Apakah lebih baik untuk tetap di dalam pernikahan dengan KDRT daripada membesarkan anak sebagai single parent?

Anak tumbuh paling baik dalam lingkungan yang aman, stabil, dan saling menyayangi, baik dengan hanya satu atau dua orangtua. Anda mungkin berpikir bahwa kekerasan yang Anda alami tidak berdampak pada anak-anak jika mereka tidak pernah melihatnya. Tetapi anak tetap dapat mendengar adanya kekerasan, seperti teriakan atau suara pemukulan. Mereka juga dapat merasakan tekanan dan rasa takut. Bahkan jika anak-anak tidak melihat Anda mendapat kekerasan, mereka tetap mendapatkan dampak negatif dari kekerasan yang mereka ketahui telah terjadi.

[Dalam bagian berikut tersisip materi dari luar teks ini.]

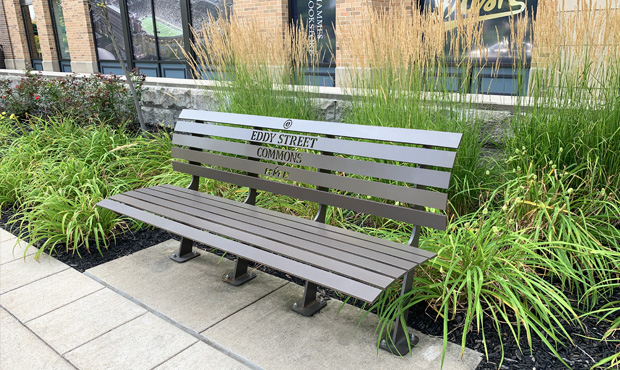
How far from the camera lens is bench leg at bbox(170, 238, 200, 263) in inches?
Result: 129

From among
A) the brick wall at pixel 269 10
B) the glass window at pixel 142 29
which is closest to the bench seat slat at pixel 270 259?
the brick wall at pixel 269 10

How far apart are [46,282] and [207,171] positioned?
4.27 ft

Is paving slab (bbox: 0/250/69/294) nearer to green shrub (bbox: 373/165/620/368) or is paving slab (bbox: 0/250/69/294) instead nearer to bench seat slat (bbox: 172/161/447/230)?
bench seat slat (bbox: 172/161/447/230)

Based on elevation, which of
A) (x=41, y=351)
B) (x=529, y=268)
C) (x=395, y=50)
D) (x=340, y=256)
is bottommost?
(x=41, y=351)

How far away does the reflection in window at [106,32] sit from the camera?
1228cm

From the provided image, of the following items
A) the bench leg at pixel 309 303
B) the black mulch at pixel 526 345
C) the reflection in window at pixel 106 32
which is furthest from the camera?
the reflection in window at pixel 106 32

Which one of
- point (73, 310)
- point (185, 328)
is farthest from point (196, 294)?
point (73, 310)

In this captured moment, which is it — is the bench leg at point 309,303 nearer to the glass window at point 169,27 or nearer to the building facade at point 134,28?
the building facade at point 134,28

Jika Anda merasa telah mendapat KDRT, Anda mungkin membutuhkan bantuan agar anak-anak merasa aman dan memulihkan traumanya agar tidak berdampak saat dewasa. Jika Anda memutuskan untuk meninggalkan pernikahan KDRT, Anda perlu melakukan beberapa tahapan untuk melindungi anak-anak dan diri Anda sendiri.

Bagaimana saya dan anak saya bisa aman sekarang jika saya tidak siap untuk meninggalkan pelaku kekerasan?

Keamanan dan keselamatan Anda dan anak-anak Anda adalah prioritas paling besar. Jika Anda belum siap untuk meninggalkan hubungan tersebut, anda dapat mengambil beberapa langkah untuk membantu Anda dan anak Anda sekarang, yaitu:

  • Membuat rencana darurat untuk Anda dan anak Anda
  • Mendengar dan berbicara pada anak dan memberitahu anak bahwa kekerasan tidak baik dan kekerasan terjadi bukan karena salah anak
  • Menghubungi Dinas Pemberdayaan Perempuan dan Perlindungan Anak, UPTD PPA, PPT PPA, atau P2TP2A untuk mendapatkan bantuan.

 

Referensi:

Moles, K. (2001). The Teen Relationship Workbook: for professional helping teens to develop healthy relationships and prevent domestic violence . U.S.A: Wellness Reproductions and Publishing.

Office of Women's Health. (2019). Effects of domestic violence on children. Retrieved August 30, 2021, from Office of Women's Health Web site: https://www.womenshealth.gov/relationships-and-safety/domestic-violence/effects-domestic-violence-children

Stiles, M. (2002). Witnessing Domestic Violence: The Effect on Children. American Family Physician, 66(11):2052-2067.